LESETEXT:
RB Leipzig steht im Endspiel um den DFB-Pokal, zum dritten Mal in den letzten vier Jahren. Zweimal setzte es derbe Niederlagen, nun ist der Druck hoch: Verspielt man auch diese Titelchance, wäre das ein herber Rückschlag.

Emil Forsberg kam in dieser Woche vor dem DFB-Pokalfinale nicht umhin, an seine Anfänge bei RB Leipzig zu denken. Als der Schwede im Winter 2015 zu RB Leipzig stieß, war das hochmoderne Trainingszentrum am Cottaweg noch im Bau. Die Spieler zogen sich noch in Containern um. Und das wichtigste deutsche Wort, das der damals 23-Jährige benötigte, lautete: "Achtung!".

Der "Mitteldeutschen Zeitung"/dem Portal RBlive.de berichtete der Grandseigneur von RB Leipzig: "Die Duschen waren alle miteinander verbunden. Wenn man seine aufdrehte, wurde es bei den anderen kalt. Also ging man rein, rief laut 'Achtung!' - und alle wussten Bescheid." Der Routinier saß bei dem Gespräch auf dem Rasen des Nachwuchsstadions, genau dort, wo früher das Containerdorf stand. "Das hatte viel, wie sagt man, …. Bodenständigkeit", sagte Forsberg. Er sei damals nicht wegen goldener Wasserhähne nach Leipzig gekommen, sondern um in der Messestadt etwas zu bewegen.

DATENAUSZUG:

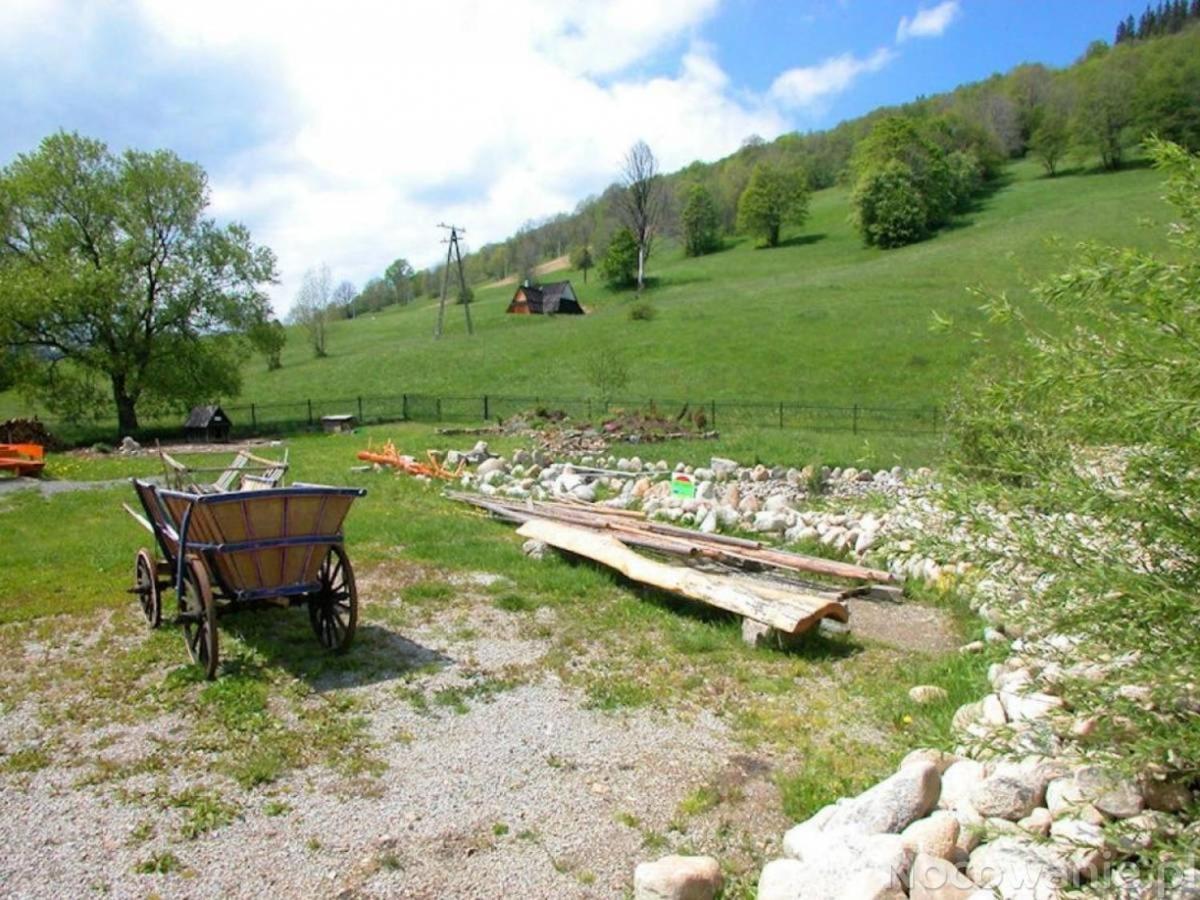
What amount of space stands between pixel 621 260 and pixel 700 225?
14857 millimetres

ZU ERLEDIGEN:
A) Welches deutsche Wort war laut dem Text über Emil Forsberg und RB Leipzig für ihn anfangs das wichtigste?
B) Greif den Text über Emil Forsberg und RB Leipzig auf und schreib ihn nach dem letzten Satz weiter.
Die Zeilen im Datenauszug werden dafür nicht gebraucht.

DIE ANTWORTEN:
A) „Achtung!“

B)
All diese Erinnerungen an den langen Weg schwingen mit, wenn Forsberg und die anderen Container-Kicker aus der Klasse von 2015 am Samstagabend im Pokalendspiel gegen den SC Freiburg (20 Uhr) auf dem Rasen des Olympiastadions stehen. "So viel ist passiert. Und wir sind immer noch da", sinnierte Forsberg. Das gilt auch für Yussuf Poulsen, den Ralf Rangnick bereits 2013 zu RB lotste, Lukas Klostermann, der 2014 blutjung aus Bochum kam, sowie Keeper Peter Gulacsi, Marcel Halstenberg und Abwehrchef Willi Orban, die alle seit mindestens sieben Jahren im Klub sind.

Pokalsieg als (ge)wichtiges Pfund

Besonders für dieses Sextett ist das dritte Leipziger Pokalfinale auch ein Schicksalsspiel. Nach den krachenden Niederlagen gegen die Bayern 2019 (0:3) und Borussia Dortmund vor leeren Rängen 2021 (1:4) geht RB erstmals als Favorit in ein solches Endspiel. Vielleicht ist es für die Routiniers die letzte Chance auf einen Pokal, um ihre Jahre bei RB zu vergolden und endlich die erste große Trophäe für den polarisierenden Red-Bull-Klub zu gewinnen.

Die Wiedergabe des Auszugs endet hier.